= Route nationale 29 =

Road in France

The Route nationale 29 is a highway in Normandy and Picardy, northeast France. It connects the city port of Le Havre with Amiens, Saint-Quentin and the Belgian frontier. Most of the route has been superseded by the A29 autoroute.

==Route==

The road starts 52 km to the east of Le Havre at Sainte-Marie-des-Champs near Yvetot at a junction with the D 6015 (former N 14). The road (now numbered D 929 heads east crossing the A29 autoroute. It passes the town of Yerville and at Tôtes has a junction with the N 27. The road continues east until Saint-Saëns where a road joins the A 28. The old road is now numbered the D 929 and passes through the town and Forêt d’Eawy. The road joins the old N 28 (now D 928) and heads into the town of Neufchâtel-en-Bray.

North east of Neufchâtel the former N 29 recommences-s at a junction with the A29 autoroute and D 928. Thereafter the road is numbered the D 929 until the town of Aumale where it becomes the D 1029. The road by-passes to the north of the town of Poix-de-Picardie and then turns north-east into the city of Amiens.

The road leaves Amiens to the south-east along the Avre valley before turning east in a long straight road through Villers-Bretonneux and close to a 1st World War memorial to the Australian Army. The road crosses the A1 autoroute at Estrées-Deniécourt. It then passes the old N 17 (now D 1017) and the Canal de la Somme. The road passes more war cemeteries before entering the town of Saint-Quentin over the A26 autoroute. Between Amiens and Longueau, it was the former N 35 and between Longueau and Saint-Quentin, the former N 336.
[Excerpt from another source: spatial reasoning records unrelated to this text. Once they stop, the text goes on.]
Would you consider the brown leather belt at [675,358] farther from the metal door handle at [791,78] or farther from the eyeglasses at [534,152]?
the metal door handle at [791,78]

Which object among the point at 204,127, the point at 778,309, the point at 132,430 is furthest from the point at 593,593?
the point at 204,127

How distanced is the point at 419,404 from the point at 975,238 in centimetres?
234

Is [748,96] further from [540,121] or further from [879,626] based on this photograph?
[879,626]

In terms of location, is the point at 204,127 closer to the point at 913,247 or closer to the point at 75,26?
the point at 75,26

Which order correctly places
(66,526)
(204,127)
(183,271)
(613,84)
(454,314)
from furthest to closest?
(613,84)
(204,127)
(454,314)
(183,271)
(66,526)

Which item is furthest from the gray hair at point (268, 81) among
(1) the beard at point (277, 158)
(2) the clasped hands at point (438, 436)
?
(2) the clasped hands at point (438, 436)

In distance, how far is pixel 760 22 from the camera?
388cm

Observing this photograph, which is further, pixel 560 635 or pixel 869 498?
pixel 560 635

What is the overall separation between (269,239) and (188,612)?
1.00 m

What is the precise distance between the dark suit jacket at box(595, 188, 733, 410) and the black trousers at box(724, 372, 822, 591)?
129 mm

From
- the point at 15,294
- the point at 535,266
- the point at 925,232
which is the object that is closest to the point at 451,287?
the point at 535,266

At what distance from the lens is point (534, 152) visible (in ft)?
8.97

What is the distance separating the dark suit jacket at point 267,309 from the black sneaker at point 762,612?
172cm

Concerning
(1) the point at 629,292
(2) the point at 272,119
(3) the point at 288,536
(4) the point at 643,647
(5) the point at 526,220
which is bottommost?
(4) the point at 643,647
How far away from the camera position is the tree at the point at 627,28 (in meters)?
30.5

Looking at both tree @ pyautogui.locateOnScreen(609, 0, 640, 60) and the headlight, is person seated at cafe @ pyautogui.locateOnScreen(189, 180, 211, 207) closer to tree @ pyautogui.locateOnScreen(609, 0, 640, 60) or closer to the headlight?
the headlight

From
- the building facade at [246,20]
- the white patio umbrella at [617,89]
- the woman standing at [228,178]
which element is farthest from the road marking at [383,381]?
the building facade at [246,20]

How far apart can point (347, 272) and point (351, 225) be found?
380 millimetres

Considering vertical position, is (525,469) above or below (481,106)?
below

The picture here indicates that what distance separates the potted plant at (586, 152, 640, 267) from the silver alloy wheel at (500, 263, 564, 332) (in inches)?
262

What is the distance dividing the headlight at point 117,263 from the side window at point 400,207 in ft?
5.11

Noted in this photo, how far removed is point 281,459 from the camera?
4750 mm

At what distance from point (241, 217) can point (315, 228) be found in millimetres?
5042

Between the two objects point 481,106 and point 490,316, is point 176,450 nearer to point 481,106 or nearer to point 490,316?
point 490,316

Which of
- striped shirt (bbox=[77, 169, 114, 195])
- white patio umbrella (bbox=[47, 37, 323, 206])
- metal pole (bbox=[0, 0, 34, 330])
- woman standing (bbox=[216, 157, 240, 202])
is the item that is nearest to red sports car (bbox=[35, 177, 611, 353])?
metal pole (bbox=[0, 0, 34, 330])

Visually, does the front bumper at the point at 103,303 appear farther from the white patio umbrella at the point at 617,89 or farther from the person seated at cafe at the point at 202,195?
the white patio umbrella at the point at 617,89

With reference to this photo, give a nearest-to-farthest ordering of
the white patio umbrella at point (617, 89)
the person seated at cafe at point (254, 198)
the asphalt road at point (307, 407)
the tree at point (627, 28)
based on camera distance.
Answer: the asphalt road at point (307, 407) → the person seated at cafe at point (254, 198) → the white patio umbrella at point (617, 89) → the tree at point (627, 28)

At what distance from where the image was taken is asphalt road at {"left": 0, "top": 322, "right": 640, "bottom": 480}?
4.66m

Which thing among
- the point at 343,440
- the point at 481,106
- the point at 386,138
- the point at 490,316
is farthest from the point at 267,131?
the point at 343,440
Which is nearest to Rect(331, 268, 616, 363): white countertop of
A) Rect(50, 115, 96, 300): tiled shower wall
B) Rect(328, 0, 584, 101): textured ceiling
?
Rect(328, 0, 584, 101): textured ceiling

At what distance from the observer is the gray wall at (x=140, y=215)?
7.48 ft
The road continues over the Somme (still numbered the D 1029) and is now also numbered E 44. The roads cross the Canal de la Sambre à l’Oise. It turns north-east to the town of Guise crossing the River Oise. The road crosses the Forêt du Nouvion before entering the town of La Capelle and a junction with the D 1043 and N 2 close to the frontier with Belgium. Between Saint-Quentin and La Capelle, the road was numbered N 30 before.

At its creation, the N 29 had a different itinary east of Amiens. It was heading to Albert and Bapaume (now as D 929). Then it was heading to Cambrai (now as D 930 in Pas-de-Calais and as D 630 in Nord). Then, to Bouchain, Valenciennes and to the Belgian border (now still as D 630).